Aber was die Wahrheit auch sein mag, das Phänomen Kaspar Hauser ist zeitlos und beschäftigt die Menschen daher in jede Epoche. Und so fand es nicht nur in der Wissenschaft und Kriminalistik, sondern auch in vielen künstlerischen Genres Eingang. Zu nennen ist hier etwa Jakob Wassermanns historischer Roman Capsar Hauser oder Die Trägheit des Herzens von 1908; Paul Verlaines Gedicht Gaspard Hauser chante von 1881; Georg Trakls Kaspar Hauser Lied von 1913; Kurt Matulls Stummfilm Kaspar Hauser von 1915; Walter Benjamins Kinderhörspiel Caspar Hauser von 1930; Roy Kellinos Film The Mystery of Caspar Hauser von 1956 mit Michael Landon in der Hauptrolle; Robert Adolf Stemmles zweiteiliger Fernsehfilm Der Fall Kaspar Hauser von 1966 mit Wilfried Gössler in der Hauptrolle; Peter Handkes Sprechstück Kaspar von 1968; Reinhard Meys Lied Kaspar von 1969; Werner Herzogs Jeder für sich und Gott gegen alle von 1974 mit Bruno S. in der Hauptrolle; Suzanne Vegas Song Wooden horse von 1987; Paul Austers Roman City of Glass von 1989; Peter Sehrs Kaspar Hauser - Verbrechen am Seelenleben eines Menschen von 1993 mit André Eisermann in der Hauptrolle; die anthroposophisch orientierten Kaspar-Hauser-Festspiele, die seit 1998 in Ansbach stattfinden; Günter Brus' und Burgis Paiers Ausstellung in Graz von 2008. Diese Liste ist natürlich wieder unvollständig und eher subjektiv.

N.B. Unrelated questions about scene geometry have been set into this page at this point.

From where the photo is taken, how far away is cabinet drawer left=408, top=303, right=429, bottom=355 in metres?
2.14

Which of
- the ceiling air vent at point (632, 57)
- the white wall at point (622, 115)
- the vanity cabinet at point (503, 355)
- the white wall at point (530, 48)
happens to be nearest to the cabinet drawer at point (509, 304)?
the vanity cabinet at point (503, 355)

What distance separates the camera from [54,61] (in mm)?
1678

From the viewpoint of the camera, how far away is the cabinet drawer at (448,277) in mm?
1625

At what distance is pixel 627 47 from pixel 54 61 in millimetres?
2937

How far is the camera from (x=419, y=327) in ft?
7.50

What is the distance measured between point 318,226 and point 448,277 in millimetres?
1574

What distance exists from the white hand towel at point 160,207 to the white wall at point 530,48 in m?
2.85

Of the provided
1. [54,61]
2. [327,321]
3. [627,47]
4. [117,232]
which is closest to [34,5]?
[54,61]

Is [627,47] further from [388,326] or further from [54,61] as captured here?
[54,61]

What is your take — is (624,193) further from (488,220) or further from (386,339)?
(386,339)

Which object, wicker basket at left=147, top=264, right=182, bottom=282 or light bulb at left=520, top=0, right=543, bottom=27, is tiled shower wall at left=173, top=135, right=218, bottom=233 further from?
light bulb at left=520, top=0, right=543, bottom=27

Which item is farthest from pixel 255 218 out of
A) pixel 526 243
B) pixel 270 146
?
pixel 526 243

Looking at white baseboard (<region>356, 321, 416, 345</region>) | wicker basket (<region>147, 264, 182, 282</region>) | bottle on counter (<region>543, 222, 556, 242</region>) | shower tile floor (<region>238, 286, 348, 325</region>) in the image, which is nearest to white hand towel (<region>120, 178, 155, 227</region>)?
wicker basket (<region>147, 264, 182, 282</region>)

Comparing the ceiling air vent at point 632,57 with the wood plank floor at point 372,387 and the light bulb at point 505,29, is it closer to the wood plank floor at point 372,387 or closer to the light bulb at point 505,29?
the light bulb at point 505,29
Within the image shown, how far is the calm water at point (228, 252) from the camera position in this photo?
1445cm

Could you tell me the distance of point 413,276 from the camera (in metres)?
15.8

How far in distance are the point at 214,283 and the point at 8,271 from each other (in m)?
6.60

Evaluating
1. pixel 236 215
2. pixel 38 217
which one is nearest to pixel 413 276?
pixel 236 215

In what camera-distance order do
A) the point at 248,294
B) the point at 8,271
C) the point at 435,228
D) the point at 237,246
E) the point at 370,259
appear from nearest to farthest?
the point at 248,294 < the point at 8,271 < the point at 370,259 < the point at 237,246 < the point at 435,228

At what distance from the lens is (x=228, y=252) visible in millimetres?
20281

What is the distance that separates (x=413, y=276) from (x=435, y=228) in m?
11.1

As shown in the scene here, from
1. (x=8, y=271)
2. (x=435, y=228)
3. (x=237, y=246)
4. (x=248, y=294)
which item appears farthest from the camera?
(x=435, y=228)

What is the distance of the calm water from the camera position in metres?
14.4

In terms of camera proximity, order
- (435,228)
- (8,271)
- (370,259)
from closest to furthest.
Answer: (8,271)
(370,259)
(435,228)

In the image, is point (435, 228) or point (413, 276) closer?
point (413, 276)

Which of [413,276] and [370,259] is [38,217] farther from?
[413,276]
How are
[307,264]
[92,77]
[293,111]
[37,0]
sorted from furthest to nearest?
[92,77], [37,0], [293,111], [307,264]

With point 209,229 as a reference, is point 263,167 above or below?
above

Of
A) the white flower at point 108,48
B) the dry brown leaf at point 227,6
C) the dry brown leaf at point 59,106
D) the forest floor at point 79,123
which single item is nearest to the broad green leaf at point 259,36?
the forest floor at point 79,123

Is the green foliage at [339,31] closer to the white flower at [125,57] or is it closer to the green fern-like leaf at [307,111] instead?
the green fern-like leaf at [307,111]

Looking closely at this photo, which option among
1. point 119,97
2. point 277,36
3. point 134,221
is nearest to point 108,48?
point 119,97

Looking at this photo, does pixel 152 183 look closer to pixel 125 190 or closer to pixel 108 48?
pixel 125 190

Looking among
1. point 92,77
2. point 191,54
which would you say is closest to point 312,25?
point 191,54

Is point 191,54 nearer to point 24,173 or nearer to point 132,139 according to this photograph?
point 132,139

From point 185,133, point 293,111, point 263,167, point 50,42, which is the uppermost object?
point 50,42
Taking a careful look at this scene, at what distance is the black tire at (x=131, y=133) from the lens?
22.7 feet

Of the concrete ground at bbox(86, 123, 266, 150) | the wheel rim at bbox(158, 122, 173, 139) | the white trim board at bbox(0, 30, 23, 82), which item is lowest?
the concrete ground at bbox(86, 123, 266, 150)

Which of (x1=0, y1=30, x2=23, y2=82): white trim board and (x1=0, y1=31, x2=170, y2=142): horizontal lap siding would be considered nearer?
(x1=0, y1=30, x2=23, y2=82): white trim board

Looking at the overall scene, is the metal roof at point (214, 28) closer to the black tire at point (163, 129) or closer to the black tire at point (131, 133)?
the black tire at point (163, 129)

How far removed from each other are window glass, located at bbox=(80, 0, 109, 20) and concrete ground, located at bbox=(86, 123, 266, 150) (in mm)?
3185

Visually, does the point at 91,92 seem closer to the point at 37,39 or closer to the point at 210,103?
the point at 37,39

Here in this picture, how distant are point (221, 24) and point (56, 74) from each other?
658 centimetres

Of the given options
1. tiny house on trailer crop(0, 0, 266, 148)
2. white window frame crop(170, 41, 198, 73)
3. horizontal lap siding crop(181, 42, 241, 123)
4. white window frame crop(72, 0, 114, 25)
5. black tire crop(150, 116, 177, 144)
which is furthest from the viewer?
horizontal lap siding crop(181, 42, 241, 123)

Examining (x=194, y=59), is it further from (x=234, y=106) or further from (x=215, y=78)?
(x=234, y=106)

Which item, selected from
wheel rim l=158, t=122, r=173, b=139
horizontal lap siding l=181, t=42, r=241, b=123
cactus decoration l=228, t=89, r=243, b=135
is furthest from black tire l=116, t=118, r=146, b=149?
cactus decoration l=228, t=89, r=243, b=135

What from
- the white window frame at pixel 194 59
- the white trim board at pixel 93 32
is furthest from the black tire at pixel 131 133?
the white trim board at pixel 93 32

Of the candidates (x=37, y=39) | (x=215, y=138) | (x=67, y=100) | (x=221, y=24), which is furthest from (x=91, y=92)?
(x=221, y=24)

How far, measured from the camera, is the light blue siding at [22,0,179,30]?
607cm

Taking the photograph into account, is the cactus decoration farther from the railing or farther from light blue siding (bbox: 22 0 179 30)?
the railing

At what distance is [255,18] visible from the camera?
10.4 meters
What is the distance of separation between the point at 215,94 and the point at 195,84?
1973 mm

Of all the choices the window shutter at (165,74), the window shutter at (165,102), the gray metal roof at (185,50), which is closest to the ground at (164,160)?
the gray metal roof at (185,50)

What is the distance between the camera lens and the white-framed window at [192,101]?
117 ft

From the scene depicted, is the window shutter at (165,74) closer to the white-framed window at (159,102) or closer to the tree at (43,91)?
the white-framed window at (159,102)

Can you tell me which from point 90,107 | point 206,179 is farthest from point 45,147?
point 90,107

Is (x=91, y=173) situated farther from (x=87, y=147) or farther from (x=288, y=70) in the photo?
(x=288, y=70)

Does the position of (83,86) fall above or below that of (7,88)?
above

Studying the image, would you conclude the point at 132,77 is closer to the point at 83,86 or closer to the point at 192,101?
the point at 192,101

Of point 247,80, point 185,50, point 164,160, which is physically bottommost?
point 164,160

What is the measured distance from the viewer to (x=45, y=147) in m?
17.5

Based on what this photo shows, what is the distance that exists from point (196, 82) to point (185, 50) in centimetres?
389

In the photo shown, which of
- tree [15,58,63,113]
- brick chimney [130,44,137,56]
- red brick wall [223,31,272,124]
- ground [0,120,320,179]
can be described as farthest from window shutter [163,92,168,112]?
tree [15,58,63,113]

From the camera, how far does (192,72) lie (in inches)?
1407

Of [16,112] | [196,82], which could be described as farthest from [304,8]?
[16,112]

Der nächste Fall, über den ich heute sprechen möchte, jährte sich gerade im letzten Jahr zum hundertsten Mal, aber ich kann euch leider nicht erklären, warum ich ihn davor nicht auf dem Schirm hatte. Es geht hier um einen grausamen Sechsfachmord, der bis heute nicht aufgeklärt werden konnte, der aber nach wie vor etliche Hobbydetektive beschäftigt, schon allein wegen der außergewöhnlichen Umstände. Tatort ist ein Bauernhof in Oberbayern, der in vielen Quellen als Einödhof bezeichnet wird, obwohl er keineswegs so abgelegen lag, wie das bei solchen Ansiedlungen normalerweise der Fall ist. Opfer war die gesamte auf diesem Hof lebende Familie inklusive Magd - letzte hatte gerade ihren ersten Arbeitstag hinter sich gebracht. Hinterkaifeck war 1863 errichtet und etwa ein Jahr nach den Morden abgerissen worden - heute befindet sich dort landwirtschaftliche Nutzfläche, während das Marterl, also der Bildstock, der zum Gedenken an die Opfer errichtet worden war, voriges Jahr entfernt worden war - zu groß sei der Andrang an Katastrophentouristen und die daraus resultierende Unruhe gewesen. Aber wer waren diese Leute, die durch ein so brutales Verbrechen ihr Leben lassen mussten?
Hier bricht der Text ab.